You’ll control Kong as he speeds through the jungle collecting bananas and avoiding various hazards. With each run, you’ll have the opportunity to complete 3 objectives which, in turn, reward you with bananas that you can spend in the game’s power-up and utilities shops. The controls are simple enough; tap to jump, hold while in the air to glide, swipe down to drop down from a platform or bounce harder on treetops and flowers, and swipe right to activate your boost, which is available after collecting 11 bananas. This boost ability lets you smash through rocks and other hazards and also allows you to enter the upper treetop area if you boost while swinging on a vine, or go down into the jungle caves if you boost into an entrance. If you fall into the lava in the cave system, or don’t bounce off of a treetop, you’ll be sent back to the main jungle area, however, if you run into an object like a rock or other hazard, it will be game over. 

In the power-up shop you’ll be able to purchase upgrades for the various animals that you’ll encounter like the giraffe (who can save you while you’re in the treetops), boar (who can destroy environmental hazards) and the toucan (which carries you over water, collecting bananas until you run into an object), magnets, special rainbow bananas worth 30 bananas and your glide ability. In the utilities shop you can purchase one time use items like extra lives, boosters, full dash bars and a water bounce which saves you once from falling into the water. These upgrades and utilities are fairly high priced, especially considering when you first start up the game, chances are you’ll be earning around 100 bananas per run and most upgrades start at 1,000 bananas while items range from 300 for a full boost bar to 2,500 for an extra life. Luckily, completing objectives will earn you around 100 bananas for completing them, and with the possibility of completing 3 per run, they will help you out quite a bit. 

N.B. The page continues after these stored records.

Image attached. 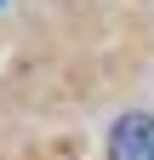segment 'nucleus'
I'll return each instance as SVG.
<instances>
[{
    "mask_svg": "<svg viewBox=\"0 0 154 160\" xmlns=\"http://www.w3.org/2000/svg\"><path fill=\"white\" fill-rule=\"evenodd\" d=\"M108 160H154V114H120L114 120Z\"/></svg>",
    "mask_w": 154,
    "mask_h": 160,
    "instance_id": "obj_1",
    "label": "nucleus"
}]
</instances>
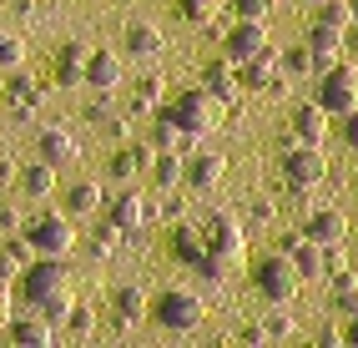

If that’s still not enough bananas for your taste there are, of course, IAPs. Free bananas if you want to sign up for and go through the hassle of downloading more apps through TapJoy are available, and then 2,500 bananas for $0.99, 7,500 for $1.99, 15,000 for $2.99 and 50,000 for $7.99 are all available for purchase. This might bother quite a few gamers, but considering it’s an endless runner, and the whole point of the genre is to play over and over and over again while trying to beat your own, as well as others, high scores, it might not bother other players. If the upgrade/item prices were a bit lower, it might really ease the sense of the whole ‘pay to move up the leaderboard’ feeling that a lot of gamers will most likely have. 

Aside from the expensive items, Banana Kong is your typical endless runner that will appeal to both casual and hardcore fans of the genre. However, it is very well polished, and does have a certain amount of charm that will keep most players coming back time and time again. As you can imagine with the game hitting the #1 spot on the iTunes charts, there are quite a few GameCenter players (191,812 at the time of writing this review), so you can bet that there’s some pretty stiff competition going on in the score-chasing department. On top of the leaderboards for distance and number of bananas collected, there’s also 33 hard to snag achievements that will keep players busy for quite some time. 
Priced at $0.99 and being a Universal app, Banana Kong might not add anything new to the runner genre, but it could be a nice addition to any iOS gamers collection. So long as you don’t mind putting in quite a bit of time so you can max out all of the upgrades and then work on purchasing the one time use items, Banana Kong has the potential to give you hours and hours of entertaining, well presented, charming gameplay. 


Just picked this one up, thanks for the review!